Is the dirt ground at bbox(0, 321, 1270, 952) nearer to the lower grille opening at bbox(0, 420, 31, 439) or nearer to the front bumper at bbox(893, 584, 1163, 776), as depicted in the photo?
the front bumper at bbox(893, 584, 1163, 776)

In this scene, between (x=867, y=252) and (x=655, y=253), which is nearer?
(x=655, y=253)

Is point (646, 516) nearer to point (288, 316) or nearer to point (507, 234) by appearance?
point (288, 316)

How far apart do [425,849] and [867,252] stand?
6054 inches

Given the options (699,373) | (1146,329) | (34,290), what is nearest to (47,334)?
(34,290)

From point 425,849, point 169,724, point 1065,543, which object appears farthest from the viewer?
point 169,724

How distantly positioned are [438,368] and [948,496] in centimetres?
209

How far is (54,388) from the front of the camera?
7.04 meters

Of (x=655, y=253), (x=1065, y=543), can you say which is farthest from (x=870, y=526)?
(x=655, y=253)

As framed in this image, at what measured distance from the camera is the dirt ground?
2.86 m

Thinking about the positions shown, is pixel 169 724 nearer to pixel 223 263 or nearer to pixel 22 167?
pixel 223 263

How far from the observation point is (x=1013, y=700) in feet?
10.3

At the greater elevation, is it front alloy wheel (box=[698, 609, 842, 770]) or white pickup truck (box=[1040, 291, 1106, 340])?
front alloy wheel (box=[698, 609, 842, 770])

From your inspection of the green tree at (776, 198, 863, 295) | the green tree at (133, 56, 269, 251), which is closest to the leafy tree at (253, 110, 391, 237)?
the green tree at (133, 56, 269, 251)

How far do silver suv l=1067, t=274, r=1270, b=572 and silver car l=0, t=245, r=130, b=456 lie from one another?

• • • •

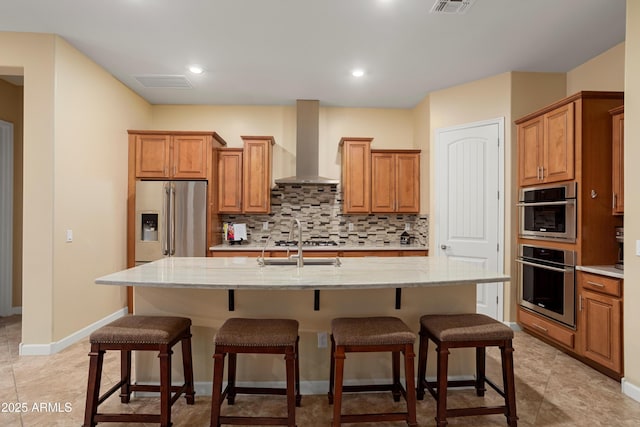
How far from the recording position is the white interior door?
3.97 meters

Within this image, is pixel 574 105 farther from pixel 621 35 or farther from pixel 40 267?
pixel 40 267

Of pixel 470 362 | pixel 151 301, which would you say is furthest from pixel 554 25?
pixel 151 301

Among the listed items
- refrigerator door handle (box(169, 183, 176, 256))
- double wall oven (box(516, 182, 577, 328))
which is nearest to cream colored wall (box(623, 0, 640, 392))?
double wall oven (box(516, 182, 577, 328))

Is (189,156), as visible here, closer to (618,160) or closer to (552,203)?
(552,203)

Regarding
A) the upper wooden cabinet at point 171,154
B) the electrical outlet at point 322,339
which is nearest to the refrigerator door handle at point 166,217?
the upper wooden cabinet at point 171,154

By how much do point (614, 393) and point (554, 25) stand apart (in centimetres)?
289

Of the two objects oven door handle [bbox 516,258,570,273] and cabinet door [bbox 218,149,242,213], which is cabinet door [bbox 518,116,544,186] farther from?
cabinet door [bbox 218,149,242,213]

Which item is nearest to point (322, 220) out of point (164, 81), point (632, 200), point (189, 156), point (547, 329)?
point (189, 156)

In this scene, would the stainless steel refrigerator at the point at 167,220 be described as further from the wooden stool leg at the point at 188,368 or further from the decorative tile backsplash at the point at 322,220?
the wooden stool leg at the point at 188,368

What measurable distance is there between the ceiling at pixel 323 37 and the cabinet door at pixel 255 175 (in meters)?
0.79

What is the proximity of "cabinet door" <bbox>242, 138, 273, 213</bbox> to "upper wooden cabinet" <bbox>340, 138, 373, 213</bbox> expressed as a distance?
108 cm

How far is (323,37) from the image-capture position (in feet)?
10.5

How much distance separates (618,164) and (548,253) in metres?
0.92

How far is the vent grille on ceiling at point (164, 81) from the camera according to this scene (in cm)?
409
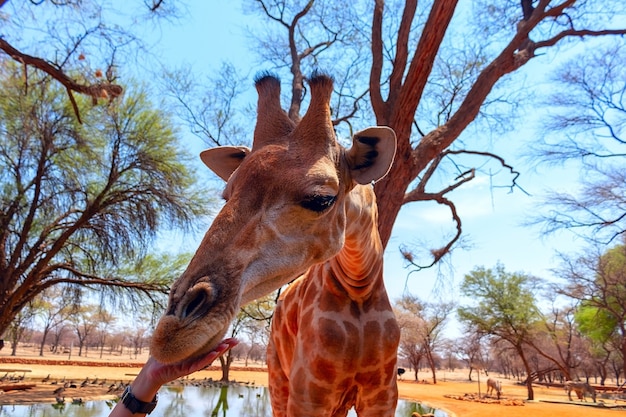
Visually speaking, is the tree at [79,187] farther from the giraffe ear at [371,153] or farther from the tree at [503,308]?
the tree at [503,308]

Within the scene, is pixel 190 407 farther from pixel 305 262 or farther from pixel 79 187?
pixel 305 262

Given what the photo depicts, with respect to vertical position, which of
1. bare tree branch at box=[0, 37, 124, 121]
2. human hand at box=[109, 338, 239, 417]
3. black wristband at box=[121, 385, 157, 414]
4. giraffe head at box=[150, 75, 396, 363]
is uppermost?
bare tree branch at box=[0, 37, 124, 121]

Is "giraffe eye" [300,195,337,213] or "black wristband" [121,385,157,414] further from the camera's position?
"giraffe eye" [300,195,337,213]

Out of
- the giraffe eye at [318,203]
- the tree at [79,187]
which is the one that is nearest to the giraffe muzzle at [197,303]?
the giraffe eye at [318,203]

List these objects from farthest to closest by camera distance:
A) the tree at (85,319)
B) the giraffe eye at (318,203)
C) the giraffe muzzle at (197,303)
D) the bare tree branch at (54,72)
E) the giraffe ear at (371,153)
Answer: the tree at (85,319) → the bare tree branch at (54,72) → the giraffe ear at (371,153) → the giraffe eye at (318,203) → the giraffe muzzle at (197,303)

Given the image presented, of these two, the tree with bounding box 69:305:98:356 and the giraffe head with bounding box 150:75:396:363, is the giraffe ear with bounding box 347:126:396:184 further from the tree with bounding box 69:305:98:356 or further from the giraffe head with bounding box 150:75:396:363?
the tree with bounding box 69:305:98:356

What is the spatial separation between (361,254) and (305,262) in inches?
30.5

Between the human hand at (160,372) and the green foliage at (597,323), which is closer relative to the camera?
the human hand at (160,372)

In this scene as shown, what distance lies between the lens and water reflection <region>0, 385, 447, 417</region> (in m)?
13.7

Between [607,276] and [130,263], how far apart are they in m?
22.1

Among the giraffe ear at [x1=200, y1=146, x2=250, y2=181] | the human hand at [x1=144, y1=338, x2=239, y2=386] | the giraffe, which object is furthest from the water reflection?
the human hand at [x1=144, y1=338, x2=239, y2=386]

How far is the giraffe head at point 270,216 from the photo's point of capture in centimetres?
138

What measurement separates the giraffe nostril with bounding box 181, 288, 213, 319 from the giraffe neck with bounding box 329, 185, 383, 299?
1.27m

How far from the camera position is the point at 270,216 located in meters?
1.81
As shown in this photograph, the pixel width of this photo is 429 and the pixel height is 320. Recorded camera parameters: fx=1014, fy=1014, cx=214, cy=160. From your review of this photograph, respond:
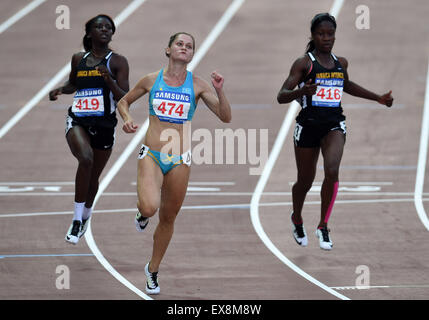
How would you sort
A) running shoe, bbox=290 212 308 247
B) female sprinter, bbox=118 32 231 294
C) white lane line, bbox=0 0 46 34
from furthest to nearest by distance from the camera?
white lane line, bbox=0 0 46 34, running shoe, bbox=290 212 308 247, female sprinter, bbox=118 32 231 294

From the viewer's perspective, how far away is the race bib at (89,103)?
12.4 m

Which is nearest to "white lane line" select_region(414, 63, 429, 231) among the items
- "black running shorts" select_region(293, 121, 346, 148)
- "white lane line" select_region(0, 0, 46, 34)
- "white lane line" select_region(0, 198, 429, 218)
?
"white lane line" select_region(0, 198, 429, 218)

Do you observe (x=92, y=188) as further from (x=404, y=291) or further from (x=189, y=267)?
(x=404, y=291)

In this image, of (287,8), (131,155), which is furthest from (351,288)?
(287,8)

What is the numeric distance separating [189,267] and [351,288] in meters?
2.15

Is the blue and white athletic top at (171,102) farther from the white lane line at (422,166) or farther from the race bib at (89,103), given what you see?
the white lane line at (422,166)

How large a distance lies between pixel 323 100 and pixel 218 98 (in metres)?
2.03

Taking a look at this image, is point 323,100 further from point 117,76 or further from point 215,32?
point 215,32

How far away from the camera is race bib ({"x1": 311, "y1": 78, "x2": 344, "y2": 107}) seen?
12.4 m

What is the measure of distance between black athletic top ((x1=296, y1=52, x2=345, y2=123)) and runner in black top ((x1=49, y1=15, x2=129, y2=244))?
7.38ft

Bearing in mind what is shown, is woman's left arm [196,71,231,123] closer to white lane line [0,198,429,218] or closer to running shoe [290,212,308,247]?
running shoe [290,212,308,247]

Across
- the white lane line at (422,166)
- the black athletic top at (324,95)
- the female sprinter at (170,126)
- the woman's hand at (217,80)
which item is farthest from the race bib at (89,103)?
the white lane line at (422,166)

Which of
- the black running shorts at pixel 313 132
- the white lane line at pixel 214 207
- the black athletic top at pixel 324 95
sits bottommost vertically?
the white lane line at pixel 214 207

• • • •

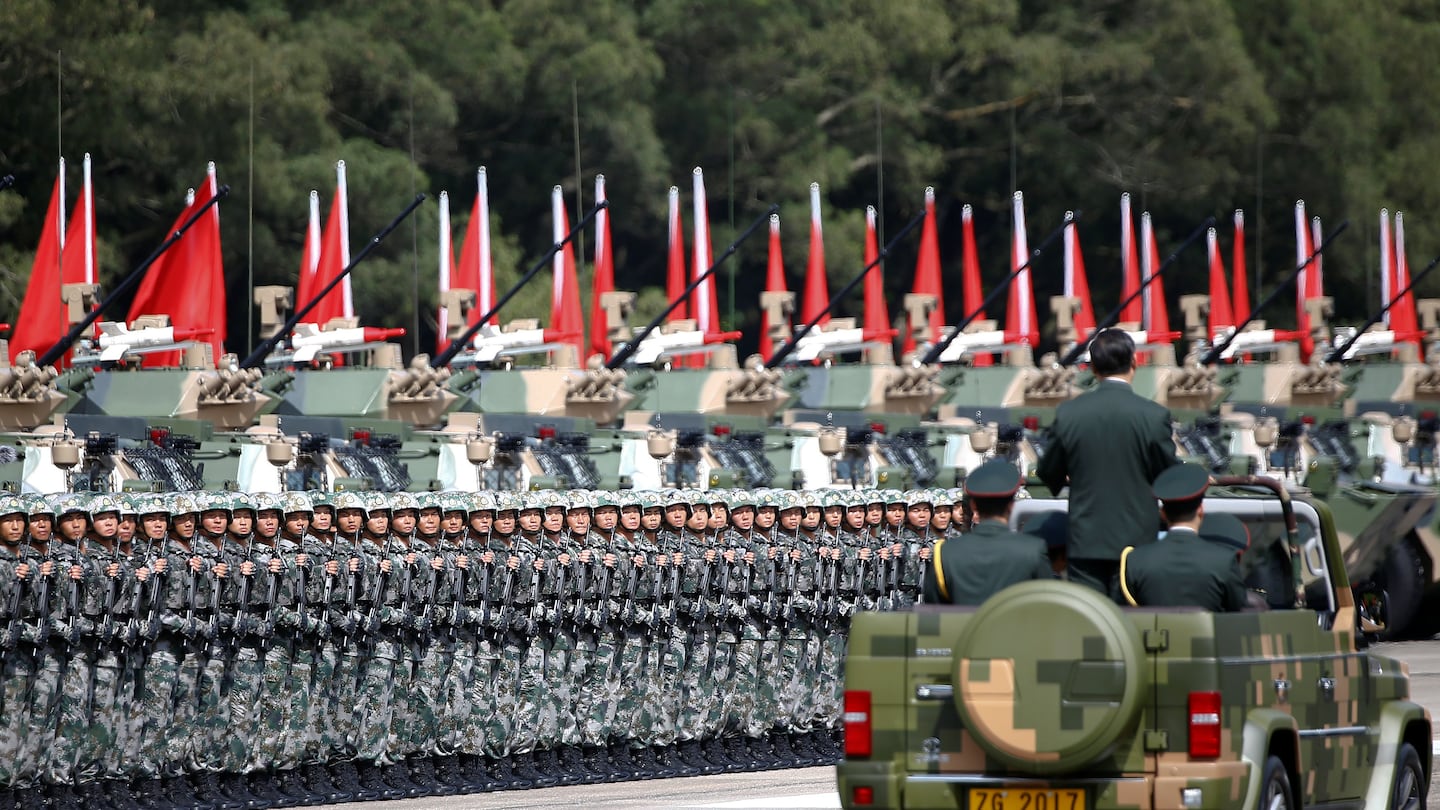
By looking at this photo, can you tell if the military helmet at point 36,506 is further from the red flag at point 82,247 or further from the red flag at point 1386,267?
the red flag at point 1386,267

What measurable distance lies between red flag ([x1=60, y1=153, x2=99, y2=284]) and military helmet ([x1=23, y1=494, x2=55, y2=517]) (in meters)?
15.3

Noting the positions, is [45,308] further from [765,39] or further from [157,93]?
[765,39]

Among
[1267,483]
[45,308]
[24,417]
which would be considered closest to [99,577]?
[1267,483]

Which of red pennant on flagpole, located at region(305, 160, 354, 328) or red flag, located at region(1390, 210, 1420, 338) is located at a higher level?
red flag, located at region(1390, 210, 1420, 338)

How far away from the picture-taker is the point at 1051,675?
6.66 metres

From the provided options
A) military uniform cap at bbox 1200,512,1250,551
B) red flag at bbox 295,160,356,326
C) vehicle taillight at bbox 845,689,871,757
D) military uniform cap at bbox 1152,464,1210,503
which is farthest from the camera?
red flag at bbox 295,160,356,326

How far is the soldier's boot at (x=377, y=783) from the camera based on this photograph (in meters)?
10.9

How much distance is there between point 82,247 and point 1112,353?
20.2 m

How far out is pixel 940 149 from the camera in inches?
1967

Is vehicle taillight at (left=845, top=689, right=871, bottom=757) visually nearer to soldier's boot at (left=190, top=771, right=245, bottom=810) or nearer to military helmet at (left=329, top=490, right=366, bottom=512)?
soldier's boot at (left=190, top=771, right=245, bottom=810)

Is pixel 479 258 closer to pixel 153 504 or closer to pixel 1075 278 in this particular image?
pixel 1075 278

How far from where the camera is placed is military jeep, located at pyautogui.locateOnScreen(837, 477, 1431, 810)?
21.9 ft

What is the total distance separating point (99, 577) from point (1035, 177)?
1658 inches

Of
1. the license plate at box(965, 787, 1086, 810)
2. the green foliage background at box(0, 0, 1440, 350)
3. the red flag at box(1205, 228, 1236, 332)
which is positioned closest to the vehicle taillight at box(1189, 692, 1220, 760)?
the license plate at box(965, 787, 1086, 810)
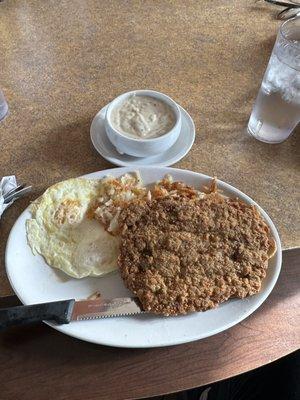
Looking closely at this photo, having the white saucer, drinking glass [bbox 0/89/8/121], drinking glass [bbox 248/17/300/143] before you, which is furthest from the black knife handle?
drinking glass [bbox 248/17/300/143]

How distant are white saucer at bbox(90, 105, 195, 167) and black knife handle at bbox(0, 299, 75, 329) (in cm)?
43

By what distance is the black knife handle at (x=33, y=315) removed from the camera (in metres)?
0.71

• • • •

Pick out and copy each line in the items above that contains the word "farther". Case counts.

Within this image, is pixel 574 105 farther from pixel 621 35 or farther from pixel 40 267?
Of the two objects oven door handle [bbox 516,258,570,273] and cabinet door [bbox 218,149,242,213], which is cabinet door [bbox 518,116,544,186] farther from?
Visually speaking, is the tree at [79,187] farther from the giraffe ear at [371,153] or farther from the tree at [503,308]?
Within the scene, is pixel 190 407 farther from pixel 305 262 or farther from pixel 79 187?
Is the blue and white athletic top at (171,102) farther from the white lane line at (422,166) or farther from the race bib at (89,103), given what you see?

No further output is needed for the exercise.